When we woke up the next morning, everything was different. We could see the future. We could see the past. We could see everything."
Yeah, so two teens on the cusp of adulthood mix a desiccated bat into beer and drink it. Then they start getting random visions of the future and the past whenever they look at people. That's the kind of crazy stuff that happens in A.S. King's novels. From then on, it's all really real.
Ellie grew up on the hippie commune across the road from Glory's house. All their lives, they have been best friends by default. Ellie has never talked to Glory about her mother.
When Glory was four, her mother committed suicide by sticking her head in an oven. Glory's father has never replaced that stove; they only eat microwaved meals at home.
Glory is now 17 and her aunt Amy still sends birthday cards with overly girly motifs.
"Amy always had a way of going over the top because I told her I was a feminist when I was twelve, and she told Dad he'd brainwashed me into being some sort of half-boy.
Which was bullshit. I was not a half-boy. I was still totally myself. I just wanted Aunt Amy to get paid as much as a man if ever she got off her lazy ass and got a job.
Why did everyone mix up that word so much?"
Today on twitter I saw this:
In Glory O'Brien's History of the Future, A.S. King takes a dystopian crack at the ongoing equality debate. Glory foresees a federal Fair Pay Act being enacted 50 years in the future. It will require employers to pay women the same as men for performing the same jobs. (That's not the dystopian part!)
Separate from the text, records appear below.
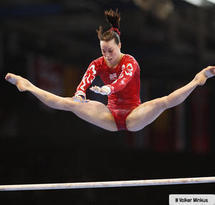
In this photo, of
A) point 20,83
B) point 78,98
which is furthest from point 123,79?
point 20,83

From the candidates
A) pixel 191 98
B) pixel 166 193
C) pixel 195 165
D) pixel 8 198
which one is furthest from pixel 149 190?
pixel 191 98

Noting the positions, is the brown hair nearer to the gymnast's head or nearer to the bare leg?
the gymnast's head

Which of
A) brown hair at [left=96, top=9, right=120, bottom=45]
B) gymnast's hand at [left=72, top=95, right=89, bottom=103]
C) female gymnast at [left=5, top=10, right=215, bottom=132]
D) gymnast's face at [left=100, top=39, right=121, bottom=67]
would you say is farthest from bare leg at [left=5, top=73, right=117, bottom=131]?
brown hair at [left=96, top=9, right=120, bottom=45]

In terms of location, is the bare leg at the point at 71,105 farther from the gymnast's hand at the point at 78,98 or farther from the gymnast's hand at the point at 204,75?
the gymnast's hand at the point at 204,75

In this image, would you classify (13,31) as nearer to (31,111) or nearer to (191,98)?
(31,111)

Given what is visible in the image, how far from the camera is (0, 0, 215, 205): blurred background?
11.1m

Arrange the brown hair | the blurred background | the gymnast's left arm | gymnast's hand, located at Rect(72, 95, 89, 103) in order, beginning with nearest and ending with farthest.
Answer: the gymnast's left arm, gymnast's hand, located at Rect(72, 95, 89, 103), the brown hair, the blurred background

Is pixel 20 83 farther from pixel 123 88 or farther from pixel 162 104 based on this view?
pixel 162 104

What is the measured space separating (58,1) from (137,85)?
672cm

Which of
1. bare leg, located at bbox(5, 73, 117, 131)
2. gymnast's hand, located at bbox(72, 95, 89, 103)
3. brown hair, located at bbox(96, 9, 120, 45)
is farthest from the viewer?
bare leg, located at bbox(5, 73, 117, 131)

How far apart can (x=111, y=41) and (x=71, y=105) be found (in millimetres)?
844

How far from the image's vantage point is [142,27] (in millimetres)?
13016

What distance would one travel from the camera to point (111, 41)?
5.41 m

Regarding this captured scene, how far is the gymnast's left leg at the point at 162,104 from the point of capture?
5.43 m
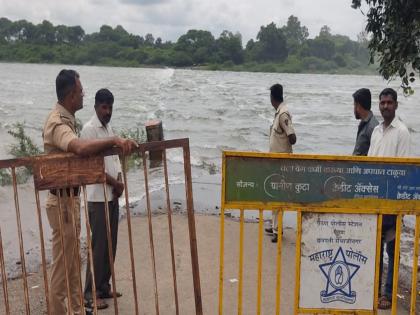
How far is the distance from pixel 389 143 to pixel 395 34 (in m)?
1.19

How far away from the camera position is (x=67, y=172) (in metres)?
3.41

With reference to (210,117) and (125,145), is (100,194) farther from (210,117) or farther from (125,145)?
(210,117)

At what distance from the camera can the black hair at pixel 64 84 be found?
394 cm

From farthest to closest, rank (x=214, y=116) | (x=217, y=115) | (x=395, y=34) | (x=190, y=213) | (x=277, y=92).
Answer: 1. (x=217, y=115)
2. (x=214, y=116)
3. (x=277, y=92)
4. (x=395, y=34)
5. (x=190, y=213)

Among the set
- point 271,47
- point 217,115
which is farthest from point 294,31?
point 217,115

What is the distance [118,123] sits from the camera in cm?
2345

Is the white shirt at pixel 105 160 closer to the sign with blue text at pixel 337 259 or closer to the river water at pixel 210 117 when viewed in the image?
the sign with blue text at pixel 337 259

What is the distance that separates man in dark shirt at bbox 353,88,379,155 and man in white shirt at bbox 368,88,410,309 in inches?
12.8

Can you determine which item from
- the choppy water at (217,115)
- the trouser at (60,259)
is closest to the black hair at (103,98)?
the trouser at (60,259)

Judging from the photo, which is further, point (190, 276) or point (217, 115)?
point (217, 115)

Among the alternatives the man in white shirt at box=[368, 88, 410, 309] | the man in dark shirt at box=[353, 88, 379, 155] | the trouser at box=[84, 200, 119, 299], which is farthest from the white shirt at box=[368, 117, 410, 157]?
the trouser at box=[84, 200, 119, 299]

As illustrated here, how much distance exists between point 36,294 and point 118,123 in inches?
739

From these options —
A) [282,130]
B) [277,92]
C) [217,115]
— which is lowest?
[217,115]

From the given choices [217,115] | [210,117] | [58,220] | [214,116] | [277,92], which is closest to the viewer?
[58,220]
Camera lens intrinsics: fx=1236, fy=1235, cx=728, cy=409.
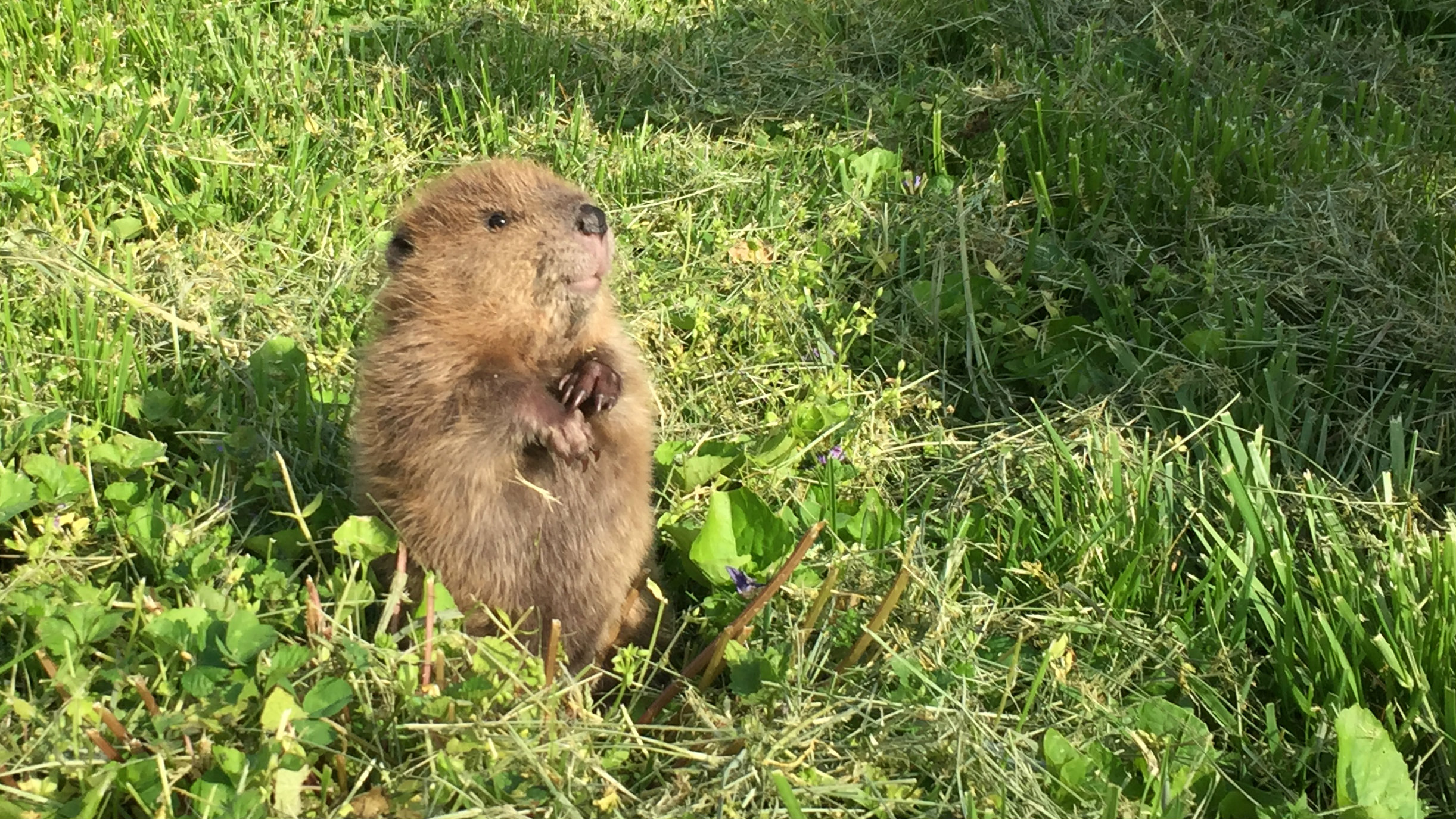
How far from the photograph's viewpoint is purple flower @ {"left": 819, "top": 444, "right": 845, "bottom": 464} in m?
3.40

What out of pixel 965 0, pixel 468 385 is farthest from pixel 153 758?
pixel 965 0

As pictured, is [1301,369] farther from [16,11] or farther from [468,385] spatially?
[16,11]

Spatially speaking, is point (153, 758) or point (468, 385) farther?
point (468, 385)

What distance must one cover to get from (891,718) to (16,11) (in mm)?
4848

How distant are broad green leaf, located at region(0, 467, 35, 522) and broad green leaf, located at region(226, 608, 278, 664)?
2.56 feet

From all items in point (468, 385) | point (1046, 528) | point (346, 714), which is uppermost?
point (468, 385)

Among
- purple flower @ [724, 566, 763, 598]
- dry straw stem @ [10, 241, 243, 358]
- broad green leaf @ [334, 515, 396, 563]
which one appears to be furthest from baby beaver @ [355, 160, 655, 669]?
dry straw stem @ [10, 241, 243, 358]

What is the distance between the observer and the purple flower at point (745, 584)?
288 cm

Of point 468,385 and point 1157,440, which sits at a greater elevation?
point 468,385

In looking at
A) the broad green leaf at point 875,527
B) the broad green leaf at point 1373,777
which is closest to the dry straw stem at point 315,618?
the broad green leaf at point 875,527

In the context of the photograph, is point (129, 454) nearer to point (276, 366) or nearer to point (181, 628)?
point (276, 366)

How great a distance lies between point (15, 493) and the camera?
2.78 meters

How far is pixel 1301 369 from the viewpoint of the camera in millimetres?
3746

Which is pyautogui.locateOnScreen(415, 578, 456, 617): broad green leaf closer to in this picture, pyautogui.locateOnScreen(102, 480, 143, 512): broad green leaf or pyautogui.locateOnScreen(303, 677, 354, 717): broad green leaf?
pyautogui.locateOnScreen(303, 677, 354, 717): broad green leaf
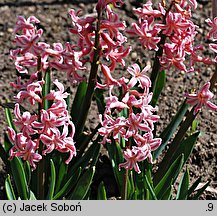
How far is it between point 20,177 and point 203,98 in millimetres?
945

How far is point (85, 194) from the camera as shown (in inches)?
112

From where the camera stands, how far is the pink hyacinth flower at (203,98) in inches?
101

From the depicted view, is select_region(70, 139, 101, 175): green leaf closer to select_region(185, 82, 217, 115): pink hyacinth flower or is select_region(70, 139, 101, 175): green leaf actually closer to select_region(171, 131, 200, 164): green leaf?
select_region(171, 131, 200, 164): green leaf

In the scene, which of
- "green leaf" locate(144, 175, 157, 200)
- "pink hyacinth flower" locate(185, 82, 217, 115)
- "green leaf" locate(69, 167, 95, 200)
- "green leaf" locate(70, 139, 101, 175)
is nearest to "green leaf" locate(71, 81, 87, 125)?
"green leaf" locate(70, 139, 101, 175)

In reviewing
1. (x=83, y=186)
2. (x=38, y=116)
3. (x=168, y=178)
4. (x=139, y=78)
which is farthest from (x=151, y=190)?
(x=38, y=116)

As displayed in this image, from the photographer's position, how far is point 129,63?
4.43 metres

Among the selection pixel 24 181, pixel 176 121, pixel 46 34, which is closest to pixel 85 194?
pixel 24 181

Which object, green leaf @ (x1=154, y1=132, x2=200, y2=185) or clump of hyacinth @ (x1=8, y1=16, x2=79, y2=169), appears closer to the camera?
clump of hyacinth @ (x1=8, y1=16, x2=79, y2=169)

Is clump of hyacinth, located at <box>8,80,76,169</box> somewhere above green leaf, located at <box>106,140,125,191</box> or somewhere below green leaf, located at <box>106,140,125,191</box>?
above

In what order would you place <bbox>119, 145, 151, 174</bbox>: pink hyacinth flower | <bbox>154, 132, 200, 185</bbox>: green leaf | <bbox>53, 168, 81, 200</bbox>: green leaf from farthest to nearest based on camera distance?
<bbox>154, 132, 200, 185</bbox>: green leaf, <bbox>53, 168, 81, 200</bbox>: green leaf, <bbox>119, 145, 151, 174</bbox>: pink hyacinth flower

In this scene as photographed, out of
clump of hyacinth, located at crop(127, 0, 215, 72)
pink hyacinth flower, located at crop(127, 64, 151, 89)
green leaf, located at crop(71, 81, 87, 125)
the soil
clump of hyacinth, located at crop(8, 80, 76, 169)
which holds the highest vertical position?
clump of hyacinth, located at crop(127, 0, 215, 72)

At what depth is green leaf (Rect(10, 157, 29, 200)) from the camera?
2832 mm

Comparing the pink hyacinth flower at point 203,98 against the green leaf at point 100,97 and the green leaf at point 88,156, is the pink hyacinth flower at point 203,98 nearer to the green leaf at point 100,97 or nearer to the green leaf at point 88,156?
the green leaf at point 88,156

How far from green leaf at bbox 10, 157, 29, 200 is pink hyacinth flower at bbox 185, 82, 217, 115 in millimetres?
849
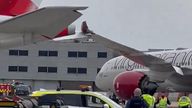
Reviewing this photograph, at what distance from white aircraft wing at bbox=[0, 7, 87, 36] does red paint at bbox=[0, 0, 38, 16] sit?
1300 millimetres

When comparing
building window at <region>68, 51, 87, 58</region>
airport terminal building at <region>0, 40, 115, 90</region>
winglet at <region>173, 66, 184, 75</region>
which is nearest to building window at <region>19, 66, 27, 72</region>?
airport terminal building at <region>0, 40, 115, 90</region>

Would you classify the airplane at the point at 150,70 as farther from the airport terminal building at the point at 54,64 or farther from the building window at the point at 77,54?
the building window at the point at 77,54

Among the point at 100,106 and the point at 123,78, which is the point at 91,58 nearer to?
the point at 123,78

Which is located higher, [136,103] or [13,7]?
[13,7]

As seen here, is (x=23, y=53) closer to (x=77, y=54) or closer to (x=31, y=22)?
(x=77, y=54)

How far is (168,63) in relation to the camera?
3116 centimetres

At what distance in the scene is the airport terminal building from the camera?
85.0 m

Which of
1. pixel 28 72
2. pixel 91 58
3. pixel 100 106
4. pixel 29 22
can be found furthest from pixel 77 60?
pixel 29 22

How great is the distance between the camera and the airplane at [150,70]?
3116cm

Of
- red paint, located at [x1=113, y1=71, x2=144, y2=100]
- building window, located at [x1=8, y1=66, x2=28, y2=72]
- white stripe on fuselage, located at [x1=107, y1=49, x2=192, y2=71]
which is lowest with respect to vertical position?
red paint, located at [x1=113, y1=71, x2=144, y2=100]

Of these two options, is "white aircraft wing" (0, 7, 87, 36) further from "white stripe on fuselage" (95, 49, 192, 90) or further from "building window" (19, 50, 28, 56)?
"building window" (19, 50, 28, 56)

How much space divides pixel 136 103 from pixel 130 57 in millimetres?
17666

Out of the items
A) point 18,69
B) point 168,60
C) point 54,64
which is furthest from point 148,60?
point 18,69

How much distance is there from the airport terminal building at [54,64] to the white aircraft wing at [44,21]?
72.8 meters
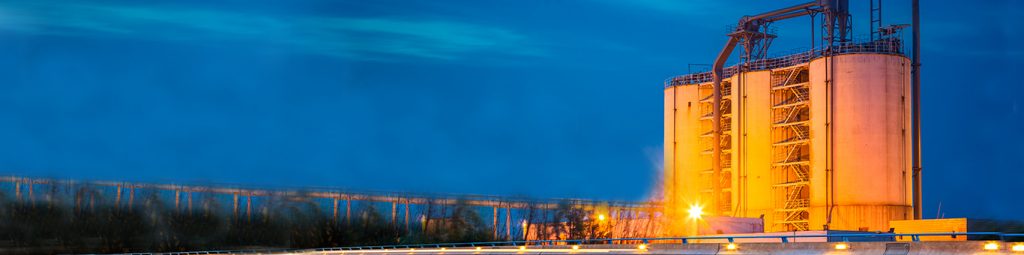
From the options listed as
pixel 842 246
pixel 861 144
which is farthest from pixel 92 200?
pixel 842 246

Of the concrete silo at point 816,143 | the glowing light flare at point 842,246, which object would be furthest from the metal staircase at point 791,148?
the glowing light flare at point 842,246

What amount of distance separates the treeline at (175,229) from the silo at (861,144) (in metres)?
26.8

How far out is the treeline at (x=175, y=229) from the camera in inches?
3883

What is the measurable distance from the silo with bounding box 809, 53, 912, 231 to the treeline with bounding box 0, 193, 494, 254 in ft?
87.8

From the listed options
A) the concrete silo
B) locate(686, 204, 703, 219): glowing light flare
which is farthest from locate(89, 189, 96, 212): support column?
locate(686, 204, 703, 219): glowing light flare

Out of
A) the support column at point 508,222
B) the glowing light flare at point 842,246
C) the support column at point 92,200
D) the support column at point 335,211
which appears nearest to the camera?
the glowing light flare at point 842,246

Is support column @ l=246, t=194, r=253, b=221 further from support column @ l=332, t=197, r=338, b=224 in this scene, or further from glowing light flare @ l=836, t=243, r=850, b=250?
glowing light flare @ l=836, t=243, r=850, b=250

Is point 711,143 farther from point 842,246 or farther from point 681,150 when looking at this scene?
point 842,246

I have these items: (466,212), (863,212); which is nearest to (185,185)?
(466,212)

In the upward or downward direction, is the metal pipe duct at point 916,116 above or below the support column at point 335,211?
above

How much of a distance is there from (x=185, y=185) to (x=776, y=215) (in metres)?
46.5

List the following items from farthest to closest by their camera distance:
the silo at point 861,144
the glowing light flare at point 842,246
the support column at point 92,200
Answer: the support column at point 92,200, the silo at point 861,144, the glowing light flare at point 842,246

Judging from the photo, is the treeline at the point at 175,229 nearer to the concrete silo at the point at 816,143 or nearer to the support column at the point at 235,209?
the support column at the point at 235,209

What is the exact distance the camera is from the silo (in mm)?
89000
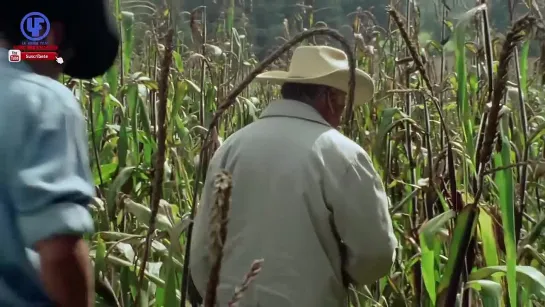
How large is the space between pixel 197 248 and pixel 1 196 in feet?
3.80

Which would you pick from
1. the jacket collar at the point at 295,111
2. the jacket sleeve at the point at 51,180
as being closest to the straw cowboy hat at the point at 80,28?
the jacket sleeve at the point at 51,180

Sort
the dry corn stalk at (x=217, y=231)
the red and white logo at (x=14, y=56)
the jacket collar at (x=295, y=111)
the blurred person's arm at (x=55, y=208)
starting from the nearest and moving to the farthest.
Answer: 1. the dry corn stalk at (x=217, y=231)
2. the blurred person's arm at (x=55, y=208)
3. the red and white logo at (x=14, y=56)
4. the jacket collar at (x=295, y=111)

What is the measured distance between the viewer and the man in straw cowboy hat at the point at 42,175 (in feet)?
2.38

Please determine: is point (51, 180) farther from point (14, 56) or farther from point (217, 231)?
point (217, 231)

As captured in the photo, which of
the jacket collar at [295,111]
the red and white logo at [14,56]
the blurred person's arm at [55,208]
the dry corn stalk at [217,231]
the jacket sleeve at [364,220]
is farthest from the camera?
the jacket collar at [295,111]

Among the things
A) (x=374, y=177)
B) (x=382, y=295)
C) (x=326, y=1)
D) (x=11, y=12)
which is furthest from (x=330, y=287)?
(x=326, y=1)

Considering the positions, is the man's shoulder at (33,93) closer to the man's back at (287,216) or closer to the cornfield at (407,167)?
the cornfield at (407,167)

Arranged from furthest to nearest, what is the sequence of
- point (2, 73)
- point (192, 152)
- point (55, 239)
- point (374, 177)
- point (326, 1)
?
point (326, 1) → point (192, 152) → point (374, 177) → point (2, 73) → point (55, 239)

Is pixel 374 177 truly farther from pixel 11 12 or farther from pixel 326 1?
pixel 326 1

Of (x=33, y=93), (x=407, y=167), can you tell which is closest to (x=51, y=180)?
(x=33, y=93)

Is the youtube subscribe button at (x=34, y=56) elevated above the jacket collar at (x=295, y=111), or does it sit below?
above

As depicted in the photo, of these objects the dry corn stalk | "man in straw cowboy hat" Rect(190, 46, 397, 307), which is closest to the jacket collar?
"man in straw cowboy hat" Rect(190, 46, 397, 307)

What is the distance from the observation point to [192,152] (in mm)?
2066

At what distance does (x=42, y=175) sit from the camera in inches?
28.9
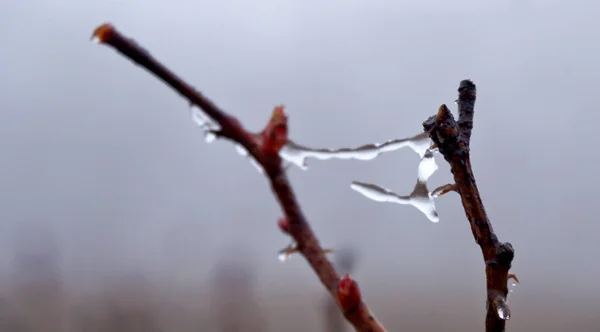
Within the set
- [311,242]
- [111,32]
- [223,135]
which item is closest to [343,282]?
[311,242]

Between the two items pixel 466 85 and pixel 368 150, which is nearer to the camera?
pixel 466 85

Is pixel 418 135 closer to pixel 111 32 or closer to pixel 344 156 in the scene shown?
pixel 344 156

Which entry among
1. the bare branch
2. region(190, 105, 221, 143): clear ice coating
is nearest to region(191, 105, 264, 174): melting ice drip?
region(190, 105, 221, 143): clear ice coating

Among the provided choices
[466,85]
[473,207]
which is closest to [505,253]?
[473,207]

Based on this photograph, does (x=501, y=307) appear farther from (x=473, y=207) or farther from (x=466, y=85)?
(x=466, y=85)

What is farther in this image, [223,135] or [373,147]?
[373,147]

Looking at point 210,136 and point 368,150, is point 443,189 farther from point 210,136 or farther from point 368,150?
point 210,136

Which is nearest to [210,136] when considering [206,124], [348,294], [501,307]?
[206,124]

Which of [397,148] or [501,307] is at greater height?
[397,148]
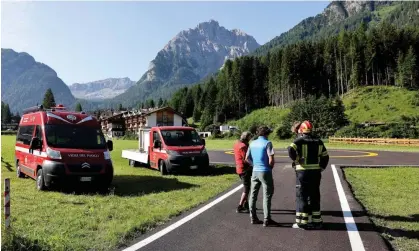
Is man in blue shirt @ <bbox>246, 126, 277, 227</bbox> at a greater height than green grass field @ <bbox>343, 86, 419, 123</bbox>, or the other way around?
green grass field @ <bbox>343, 86, 419, 123</bbox>

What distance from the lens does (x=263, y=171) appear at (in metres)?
7.83

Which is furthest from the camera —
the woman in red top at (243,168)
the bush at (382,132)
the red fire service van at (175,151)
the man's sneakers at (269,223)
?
the bush at (382,132)

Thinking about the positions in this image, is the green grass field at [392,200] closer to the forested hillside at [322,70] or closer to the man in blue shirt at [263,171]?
the man in blue shirt at [263,171]

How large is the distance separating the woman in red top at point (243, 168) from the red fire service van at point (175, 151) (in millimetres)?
7641

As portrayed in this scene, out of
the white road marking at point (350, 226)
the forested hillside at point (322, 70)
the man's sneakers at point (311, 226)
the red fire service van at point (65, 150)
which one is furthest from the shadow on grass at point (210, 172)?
the forested hillside at point (322, 70)

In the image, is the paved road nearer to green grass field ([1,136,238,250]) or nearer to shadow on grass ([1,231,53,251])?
green grass field ([1,136,238,250])

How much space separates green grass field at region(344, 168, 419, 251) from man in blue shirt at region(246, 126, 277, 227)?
2122 mm

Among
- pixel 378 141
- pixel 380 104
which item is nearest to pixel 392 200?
pixel 378 141

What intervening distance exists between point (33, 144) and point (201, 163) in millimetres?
6917

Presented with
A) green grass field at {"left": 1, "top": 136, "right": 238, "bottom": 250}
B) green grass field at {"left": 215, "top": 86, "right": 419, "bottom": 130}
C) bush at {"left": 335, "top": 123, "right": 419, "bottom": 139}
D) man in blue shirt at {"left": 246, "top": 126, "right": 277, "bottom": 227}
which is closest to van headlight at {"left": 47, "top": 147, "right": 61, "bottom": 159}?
green grass field at {"left": 1, "top": 136, "right": 238, "bottom": 250}

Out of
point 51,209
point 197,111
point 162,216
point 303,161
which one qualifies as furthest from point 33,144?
point 197,111

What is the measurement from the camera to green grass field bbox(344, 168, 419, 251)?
694cm

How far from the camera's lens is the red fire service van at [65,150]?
11719 mm

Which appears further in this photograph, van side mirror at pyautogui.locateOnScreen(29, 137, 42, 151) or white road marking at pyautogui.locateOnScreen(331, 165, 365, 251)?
van side mirror at pyautogui.locateOnScreen(29, 137, 42, 151)
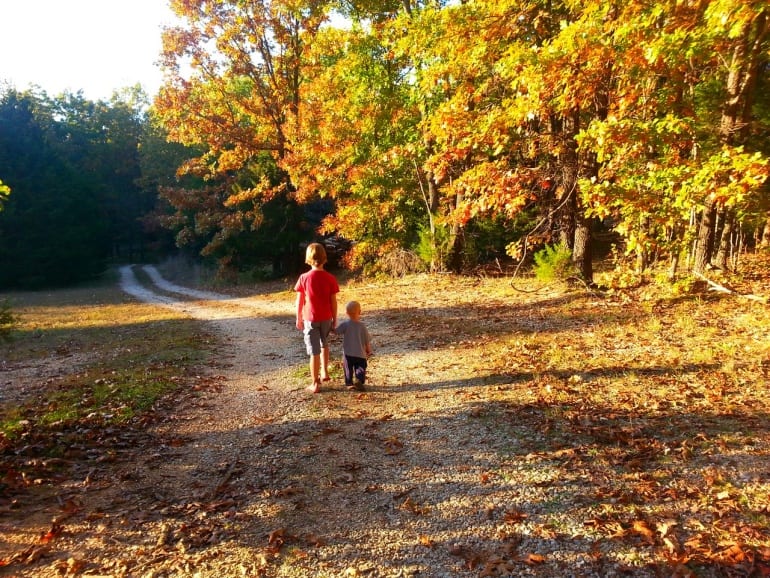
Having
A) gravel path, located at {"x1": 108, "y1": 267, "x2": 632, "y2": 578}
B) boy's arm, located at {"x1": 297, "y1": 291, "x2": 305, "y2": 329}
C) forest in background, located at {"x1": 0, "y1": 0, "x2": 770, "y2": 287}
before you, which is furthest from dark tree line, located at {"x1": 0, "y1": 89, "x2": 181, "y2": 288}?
gravel path, located at {"x1": 108, "y1": 267, "x2": 632, "y2": 578}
"The loophole in the federal Fair pay Act will be simple. How can states make sure they won't have to pay women fairly? Make it illegal for women to work."
Whoa. Serious societal malfunction ahead. Meanwhile, Glory struggles to come up with a plan for her immediate future.
I loved this book to pieces. King is the ace of YA. You can't go wrong with any of her novels, including a couple that I've reviewed previously: Ask the Passengers and Please Forgive Vera Dietz.